Environmentalism, Green Party

THE CHANGING FACE OF ENVIRONMENTALISM

Glenn Ross stands at the precipice of a hill just behind the Kennedy Krieger offices on Biddle Street and looks out at the fourteen-acre landfill below. It is an enormous pile of concrete and building waste that dips then rises like a mountain before us, stretching on the length of several football fields. Ross points to the tips of some telephone poles just barely visible over the enormous mound. “That shows you how high it really is,” he says, shaking his head in amazement.

Sometimes Ross follows the trucks as they haul the debris from construction sites throughout the city to this cemetery of the Baltimore skyline. Ross is 56, old enough to recall when a portion of the site was still a graveyard of a different sort, back when his family moved just down the block some fifty years ago. “There used to be headstones right here,” he says. “I remember when they bulldozed it. They planted this area with African ferns and sunflowers to remediate it. Of course we didn’t know it back then, but the African ferns absorbed the arsenic in the ground, and the sunflowers were there to absorb the lead. We used to pick those sunflowers and take them home and eat them. There was no warning, no sign. Nothing. Then a couple years later the city sent in all these guys in hazmat suits to harvest the stuff.”

We make the long drive around Edison Highway, and take in the view from the ground up. The huge pile blots out the tall hill where we just stood. For the past five years, Ross has worked for the Civic Works B’More Green initiative, which uses federal Superfund money to train young people for entry-level positions in environmental technology and to help with career placement, tackling the twin inner-city problems of environmental degradation and endemic unemployment. Today Ross himself plays the role of an environmental inspector. He combs the base of the landfill, and finds sewer drains clogged by the ubiquitous industrial dust that clings to the gutters like a thick grey paste. “Improper drainage,” he says. “All this is going to seep into the ground and end up in the harbor.”

The giant landfill is perhaps the most telling of our stops on a trip that has taken us past power transformers, barren industrial wastelands, and tracks of trash-strewn empty lots where houses once stood but now only rodents call home.

This is environmental activist Glenn Ross’ “Toxic Tour,” a half-day journey through East Baltimore that showcases the environmental challenges faced by his community. He gave his first “Toxic Tour” a year ago, at the behest of Johns Hopkins students studying urban environmental problems, and he continues to take visitors on his bleak journey—believing in the transformative power of witnessing the devastation firsthand.

A huge African-American man with two gold crucifixes around his neck, Ross doesn’t quite fit the stereotypes conjured by the word “environmentalist.” It is a label that even he would only recently have embraced. Ross spent the last twenty years building a reputation as one of the city’s most prolific and recognizable neighborhood activists, but he never made the connection between environmentalism and the issues that consumed him—sanitation, public health, decent housing. Environmentalism, for Ross, had always been about problems far removed from his inner-city world. “When I used to hear the word environment,” he says, “I used to think of mountains and bears.” But the story of how Glenn Ross found the environmental movement, or rather how the environmental movement found Ross and people like him, may be the story of environmentalism’s future in America.

Two threads run through the history of American environmentalism. There is an older “conservationist” thread that traces its roots to John Muir and Theodore Roosevelt, the “mountains and bears” kind of environmentalism Glenn Ross speaks of. Then there is a more modern manifestation, an activist-driven movement strongly influenced by Martin Luther King Jr. and the civil rights struggles of the 1960s, and even Henry David Thoreau, who in the 1850s married his belief in naturalism with the struggle against slavery.

Instructions for the task: Continue the article on Glenn Ross and environmentalism, starting after its final sentence.

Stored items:
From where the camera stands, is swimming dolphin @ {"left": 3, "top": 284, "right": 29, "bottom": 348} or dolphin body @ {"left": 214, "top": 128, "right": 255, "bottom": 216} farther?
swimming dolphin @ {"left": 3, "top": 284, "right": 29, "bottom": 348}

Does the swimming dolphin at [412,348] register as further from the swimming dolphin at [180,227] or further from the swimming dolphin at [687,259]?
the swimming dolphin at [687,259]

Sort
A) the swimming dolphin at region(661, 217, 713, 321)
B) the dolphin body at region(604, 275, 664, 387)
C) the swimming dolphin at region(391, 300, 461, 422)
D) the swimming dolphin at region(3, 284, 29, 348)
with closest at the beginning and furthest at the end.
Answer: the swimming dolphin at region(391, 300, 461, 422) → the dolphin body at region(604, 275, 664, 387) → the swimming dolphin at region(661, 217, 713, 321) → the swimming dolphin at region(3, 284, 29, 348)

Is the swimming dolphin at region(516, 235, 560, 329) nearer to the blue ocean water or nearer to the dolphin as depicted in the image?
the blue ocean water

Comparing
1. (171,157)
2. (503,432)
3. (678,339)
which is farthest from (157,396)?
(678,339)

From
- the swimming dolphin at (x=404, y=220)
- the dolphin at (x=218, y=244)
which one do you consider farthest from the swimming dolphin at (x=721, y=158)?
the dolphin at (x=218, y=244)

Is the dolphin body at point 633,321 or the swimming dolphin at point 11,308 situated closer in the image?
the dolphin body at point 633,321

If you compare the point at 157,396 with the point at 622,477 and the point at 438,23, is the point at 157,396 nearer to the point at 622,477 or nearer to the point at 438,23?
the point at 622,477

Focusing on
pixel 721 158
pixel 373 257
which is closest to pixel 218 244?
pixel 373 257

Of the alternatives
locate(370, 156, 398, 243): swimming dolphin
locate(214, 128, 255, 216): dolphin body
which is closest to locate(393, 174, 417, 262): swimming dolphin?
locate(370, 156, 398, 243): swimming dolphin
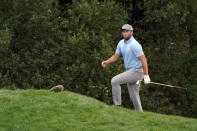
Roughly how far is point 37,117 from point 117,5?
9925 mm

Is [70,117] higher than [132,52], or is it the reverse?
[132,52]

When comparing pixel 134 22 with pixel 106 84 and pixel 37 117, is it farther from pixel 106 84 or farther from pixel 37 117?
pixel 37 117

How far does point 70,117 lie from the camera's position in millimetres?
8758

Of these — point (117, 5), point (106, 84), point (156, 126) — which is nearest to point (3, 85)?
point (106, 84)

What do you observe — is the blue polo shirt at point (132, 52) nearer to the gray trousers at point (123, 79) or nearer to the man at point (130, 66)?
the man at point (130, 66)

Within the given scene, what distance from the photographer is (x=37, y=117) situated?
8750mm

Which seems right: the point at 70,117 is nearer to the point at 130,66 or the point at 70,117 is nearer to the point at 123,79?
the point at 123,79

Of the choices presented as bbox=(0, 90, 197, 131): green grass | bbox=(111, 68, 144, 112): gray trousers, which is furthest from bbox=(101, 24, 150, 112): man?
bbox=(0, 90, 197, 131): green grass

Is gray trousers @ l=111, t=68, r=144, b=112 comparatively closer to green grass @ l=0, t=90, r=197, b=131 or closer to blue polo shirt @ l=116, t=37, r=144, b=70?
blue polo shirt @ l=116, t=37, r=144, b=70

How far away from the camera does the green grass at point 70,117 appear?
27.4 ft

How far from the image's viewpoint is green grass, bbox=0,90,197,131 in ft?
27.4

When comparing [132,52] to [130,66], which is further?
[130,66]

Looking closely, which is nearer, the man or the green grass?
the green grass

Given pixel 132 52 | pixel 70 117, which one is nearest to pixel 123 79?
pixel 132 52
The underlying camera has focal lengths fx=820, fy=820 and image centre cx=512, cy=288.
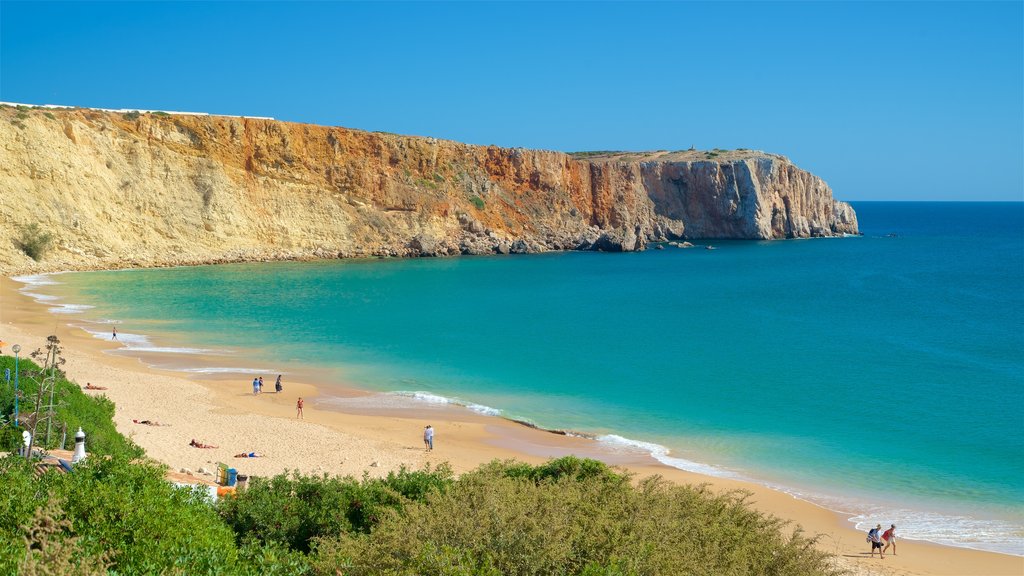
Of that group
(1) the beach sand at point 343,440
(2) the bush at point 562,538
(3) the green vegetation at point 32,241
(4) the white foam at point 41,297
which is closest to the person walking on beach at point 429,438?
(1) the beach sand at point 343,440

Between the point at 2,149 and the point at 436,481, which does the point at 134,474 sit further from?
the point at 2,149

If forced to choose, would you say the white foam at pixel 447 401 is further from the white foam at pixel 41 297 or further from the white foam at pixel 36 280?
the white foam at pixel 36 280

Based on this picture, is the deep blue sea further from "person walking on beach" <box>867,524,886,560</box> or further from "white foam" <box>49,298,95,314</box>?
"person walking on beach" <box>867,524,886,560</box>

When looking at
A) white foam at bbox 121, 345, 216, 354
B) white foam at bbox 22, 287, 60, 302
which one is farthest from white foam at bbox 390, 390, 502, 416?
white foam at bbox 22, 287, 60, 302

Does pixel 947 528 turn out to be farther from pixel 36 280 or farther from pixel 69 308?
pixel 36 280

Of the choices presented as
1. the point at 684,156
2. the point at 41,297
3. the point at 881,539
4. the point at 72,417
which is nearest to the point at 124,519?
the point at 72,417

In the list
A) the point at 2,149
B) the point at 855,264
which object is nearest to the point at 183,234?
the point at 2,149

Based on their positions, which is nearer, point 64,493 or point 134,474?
---
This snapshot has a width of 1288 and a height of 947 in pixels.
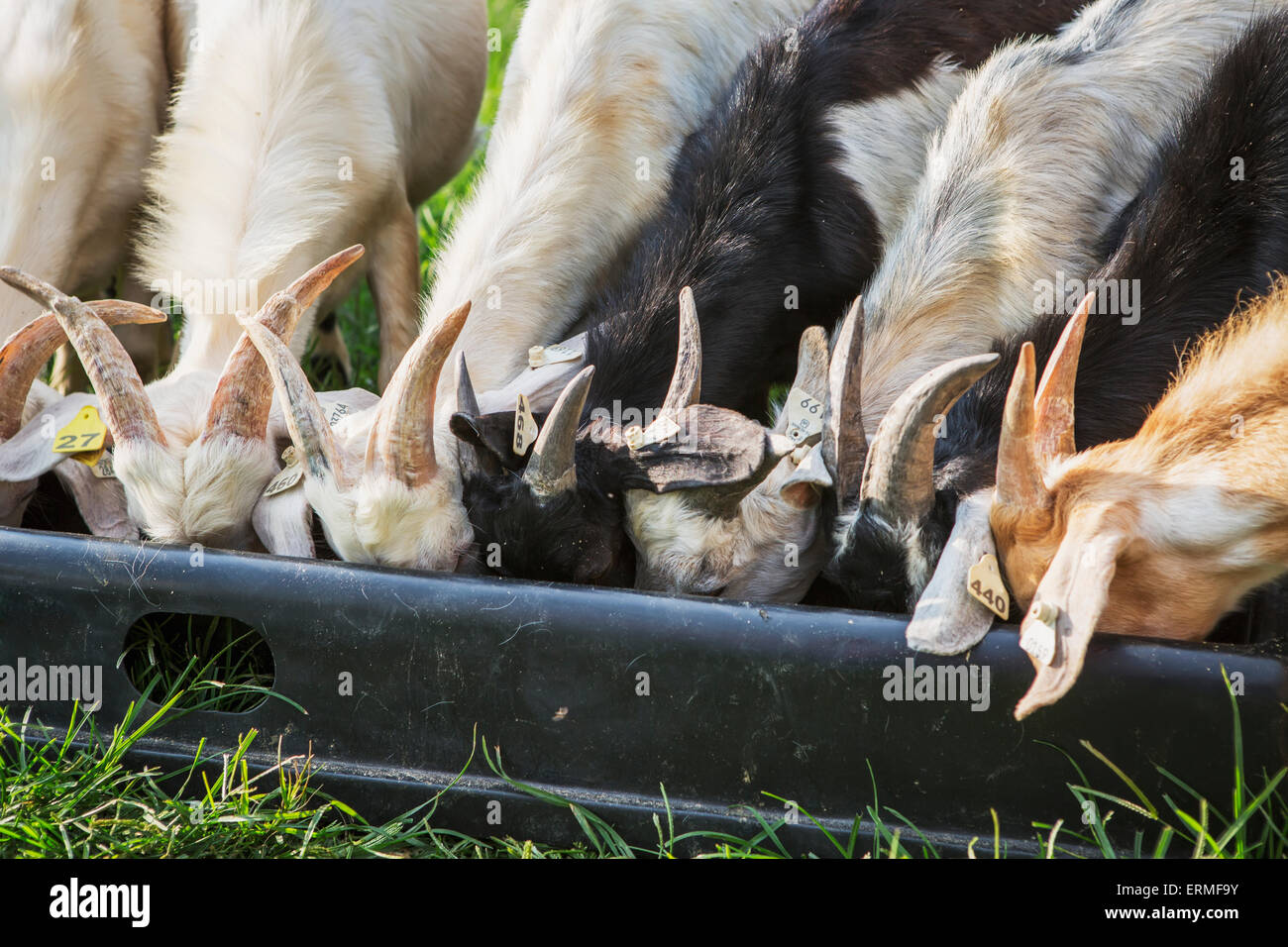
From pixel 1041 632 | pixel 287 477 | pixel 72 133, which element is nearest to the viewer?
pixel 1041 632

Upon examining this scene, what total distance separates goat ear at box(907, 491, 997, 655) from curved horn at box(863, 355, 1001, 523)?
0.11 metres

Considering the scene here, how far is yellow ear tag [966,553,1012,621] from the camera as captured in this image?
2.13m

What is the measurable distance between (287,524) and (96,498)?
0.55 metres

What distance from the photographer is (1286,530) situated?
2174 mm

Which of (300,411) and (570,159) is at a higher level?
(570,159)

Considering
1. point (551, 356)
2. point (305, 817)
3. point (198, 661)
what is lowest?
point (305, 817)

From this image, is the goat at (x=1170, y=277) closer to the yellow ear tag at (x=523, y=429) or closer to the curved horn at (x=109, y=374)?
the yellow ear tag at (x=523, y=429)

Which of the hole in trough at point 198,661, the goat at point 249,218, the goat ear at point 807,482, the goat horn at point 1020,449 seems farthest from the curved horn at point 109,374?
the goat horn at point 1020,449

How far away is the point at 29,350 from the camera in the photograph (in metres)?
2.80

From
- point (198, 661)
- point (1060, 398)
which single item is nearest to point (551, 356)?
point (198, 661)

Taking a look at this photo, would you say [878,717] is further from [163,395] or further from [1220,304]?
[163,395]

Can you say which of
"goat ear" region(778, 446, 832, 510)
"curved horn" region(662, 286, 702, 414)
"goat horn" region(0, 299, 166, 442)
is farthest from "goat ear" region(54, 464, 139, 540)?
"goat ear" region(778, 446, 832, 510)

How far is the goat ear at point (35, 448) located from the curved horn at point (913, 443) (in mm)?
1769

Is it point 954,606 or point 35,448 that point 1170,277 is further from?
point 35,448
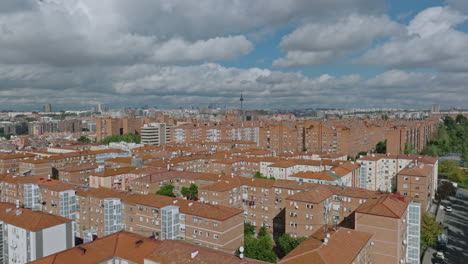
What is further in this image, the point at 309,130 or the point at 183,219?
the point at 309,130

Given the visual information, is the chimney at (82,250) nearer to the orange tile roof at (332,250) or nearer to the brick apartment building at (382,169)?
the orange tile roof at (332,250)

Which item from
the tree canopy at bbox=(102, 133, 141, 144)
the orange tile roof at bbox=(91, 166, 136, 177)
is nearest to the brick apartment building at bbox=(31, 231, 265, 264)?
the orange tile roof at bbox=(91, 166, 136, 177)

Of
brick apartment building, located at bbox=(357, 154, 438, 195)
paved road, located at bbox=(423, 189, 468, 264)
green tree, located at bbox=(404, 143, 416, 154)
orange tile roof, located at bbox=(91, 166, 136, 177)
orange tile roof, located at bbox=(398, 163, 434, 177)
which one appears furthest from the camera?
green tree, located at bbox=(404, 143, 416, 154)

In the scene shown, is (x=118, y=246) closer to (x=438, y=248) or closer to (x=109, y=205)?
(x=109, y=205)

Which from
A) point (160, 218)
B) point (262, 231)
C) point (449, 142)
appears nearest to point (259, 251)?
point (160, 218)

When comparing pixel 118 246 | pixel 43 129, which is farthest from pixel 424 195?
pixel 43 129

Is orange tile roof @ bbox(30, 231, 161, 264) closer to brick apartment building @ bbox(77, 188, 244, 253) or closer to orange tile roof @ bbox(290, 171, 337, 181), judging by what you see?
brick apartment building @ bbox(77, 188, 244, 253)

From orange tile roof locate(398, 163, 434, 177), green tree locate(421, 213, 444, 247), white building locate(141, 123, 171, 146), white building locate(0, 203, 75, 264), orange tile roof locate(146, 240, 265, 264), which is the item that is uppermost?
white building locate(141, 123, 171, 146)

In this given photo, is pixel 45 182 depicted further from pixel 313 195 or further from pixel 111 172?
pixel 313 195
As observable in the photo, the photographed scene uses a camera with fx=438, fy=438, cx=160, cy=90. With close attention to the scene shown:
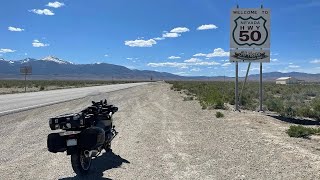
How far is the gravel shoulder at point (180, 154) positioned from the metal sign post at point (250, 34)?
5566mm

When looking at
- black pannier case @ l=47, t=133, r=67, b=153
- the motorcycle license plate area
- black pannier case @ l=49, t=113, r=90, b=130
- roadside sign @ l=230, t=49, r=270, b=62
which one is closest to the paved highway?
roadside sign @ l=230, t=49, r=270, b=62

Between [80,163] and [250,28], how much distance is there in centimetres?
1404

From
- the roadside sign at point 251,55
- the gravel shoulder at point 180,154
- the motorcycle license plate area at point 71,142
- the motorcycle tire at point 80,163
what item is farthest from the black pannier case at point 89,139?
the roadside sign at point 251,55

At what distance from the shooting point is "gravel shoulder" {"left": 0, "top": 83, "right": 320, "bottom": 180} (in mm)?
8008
* * *
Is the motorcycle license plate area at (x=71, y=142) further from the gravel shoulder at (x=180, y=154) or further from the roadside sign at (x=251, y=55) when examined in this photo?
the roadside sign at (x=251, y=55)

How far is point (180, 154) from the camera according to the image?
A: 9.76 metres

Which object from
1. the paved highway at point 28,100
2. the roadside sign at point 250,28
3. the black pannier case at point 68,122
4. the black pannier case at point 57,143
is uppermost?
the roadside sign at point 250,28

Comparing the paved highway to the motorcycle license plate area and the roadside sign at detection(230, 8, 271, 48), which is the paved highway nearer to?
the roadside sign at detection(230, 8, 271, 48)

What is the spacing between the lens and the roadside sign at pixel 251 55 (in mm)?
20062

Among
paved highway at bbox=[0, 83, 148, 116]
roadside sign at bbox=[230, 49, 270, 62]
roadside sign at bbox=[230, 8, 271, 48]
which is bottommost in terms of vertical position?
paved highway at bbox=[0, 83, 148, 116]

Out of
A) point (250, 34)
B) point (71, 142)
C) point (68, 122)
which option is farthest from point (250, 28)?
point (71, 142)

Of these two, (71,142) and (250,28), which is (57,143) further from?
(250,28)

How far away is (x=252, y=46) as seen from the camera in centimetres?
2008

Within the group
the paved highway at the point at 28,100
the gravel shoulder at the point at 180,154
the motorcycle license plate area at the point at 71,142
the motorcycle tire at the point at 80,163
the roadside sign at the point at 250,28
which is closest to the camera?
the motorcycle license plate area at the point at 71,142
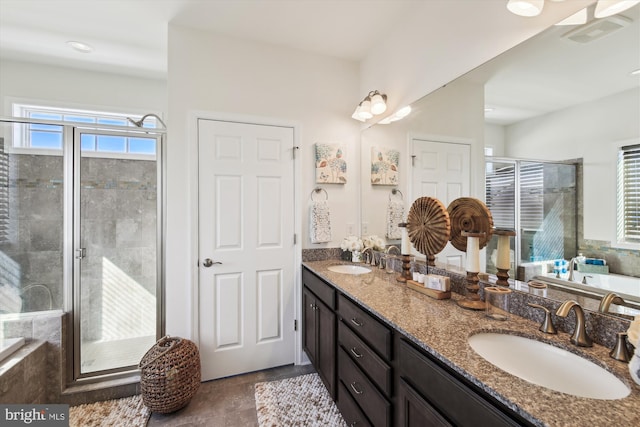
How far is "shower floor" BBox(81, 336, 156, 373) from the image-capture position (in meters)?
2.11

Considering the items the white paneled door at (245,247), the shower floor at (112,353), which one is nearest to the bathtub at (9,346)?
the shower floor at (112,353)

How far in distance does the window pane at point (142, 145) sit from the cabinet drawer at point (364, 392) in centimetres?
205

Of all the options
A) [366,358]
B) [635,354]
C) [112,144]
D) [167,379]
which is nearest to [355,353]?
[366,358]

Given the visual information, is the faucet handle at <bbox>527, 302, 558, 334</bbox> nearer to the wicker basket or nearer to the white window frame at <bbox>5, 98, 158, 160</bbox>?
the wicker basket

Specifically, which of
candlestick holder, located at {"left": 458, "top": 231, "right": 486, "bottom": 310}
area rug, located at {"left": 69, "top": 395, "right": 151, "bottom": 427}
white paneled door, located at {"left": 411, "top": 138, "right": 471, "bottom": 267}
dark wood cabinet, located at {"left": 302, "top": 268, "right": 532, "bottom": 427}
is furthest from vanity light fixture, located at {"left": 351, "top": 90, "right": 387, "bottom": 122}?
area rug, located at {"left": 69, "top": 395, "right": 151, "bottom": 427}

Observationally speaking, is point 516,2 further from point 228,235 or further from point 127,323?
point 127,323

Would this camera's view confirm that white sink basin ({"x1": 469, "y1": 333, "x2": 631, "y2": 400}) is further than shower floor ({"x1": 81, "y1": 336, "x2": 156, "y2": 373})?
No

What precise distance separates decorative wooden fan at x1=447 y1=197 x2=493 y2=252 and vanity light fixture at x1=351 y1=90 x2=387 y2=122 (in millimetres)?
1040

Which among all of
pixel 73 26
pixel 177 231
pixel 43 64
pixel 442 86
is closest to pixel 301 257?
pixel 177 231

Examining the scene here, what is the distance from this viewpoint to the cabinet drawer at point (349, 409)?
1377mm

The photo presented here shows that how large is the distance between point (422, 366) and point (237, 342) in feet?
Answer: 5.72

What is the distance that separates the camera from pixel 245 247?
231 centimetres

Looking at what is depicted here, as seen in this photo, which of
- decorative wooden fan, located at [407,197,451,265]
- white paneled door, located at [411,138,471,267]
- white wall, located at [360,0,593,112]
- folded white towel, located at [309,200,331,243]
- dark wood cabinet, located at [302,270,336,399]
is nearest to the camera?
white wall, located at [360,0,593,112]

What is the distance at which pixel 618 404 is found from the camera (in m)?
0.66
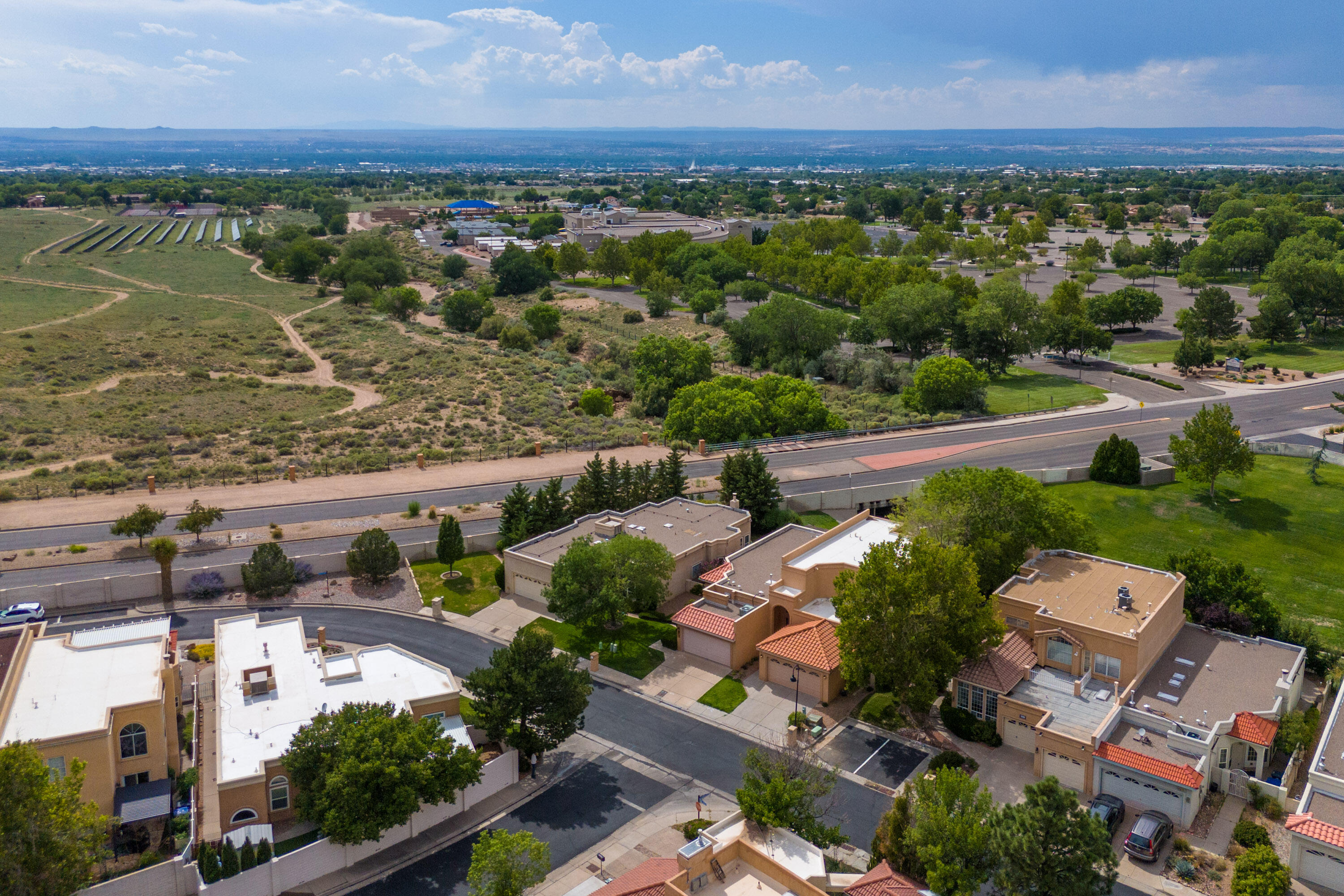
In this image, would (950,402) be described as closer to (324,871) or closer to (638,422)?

Answer to this problem:
In 2004, these sometimes-complementary, sometimes -contradictory historic threads clashed, and then began to come together in interesting ways. In October of that year, two prominent environmental strategists, Michael Schellenberger and Ted Nordhaus, wrote an essay entitled “The Death of Environmentalism,” which they presented at a meeting of the Environmental Grantmakers Association. The authors argued that environmentalism was becoming irrelevant and had failed to connect with the larger progressive movement, and that the big environmental organizations were like “generals fighting the last battle,” more concerned with tiny conquests than with winning the larger war. The days when environmentalists could claim big victories—the 1969 National Environmental Policy Act, the 1973 Endangered Species Act, the 1977 Clean Water Act—they insisted, were over. The essay spurred a lot of collective soul-searching. It also started a bit of a firestorm —with some of the most pointed criticism coming out of more-activist environmentalists who had been forging new ground in communities of color.

“That was a report written by white men who only talked to white men, and that’s why they came to the conclusions they did,” says one of the essay’s fiercest critics, Dr. Michel Gelobter, president of Redefining Progress and a board member of the Natural Resources Defense Council. Gelobter is a relative rarity in the environmental movement, an African-American man heading one of the nation’s most influential environmental think tanks. He says one can’t understand environmentalism without understanding the larger context that race plays in American society.

“Take urban sprawl,” says Gelobter, turning to the long process of white flight in American cities. “You can’t understand water pollution and you can’t understand transportation problems, without understanding sprawl. And you can’t understand sprawl without understanding the centrality of race.” But not only is race an essential piece of the history and shape of the American environmental movement, says Gelobter, but it may also be the key to understanding where it is headed.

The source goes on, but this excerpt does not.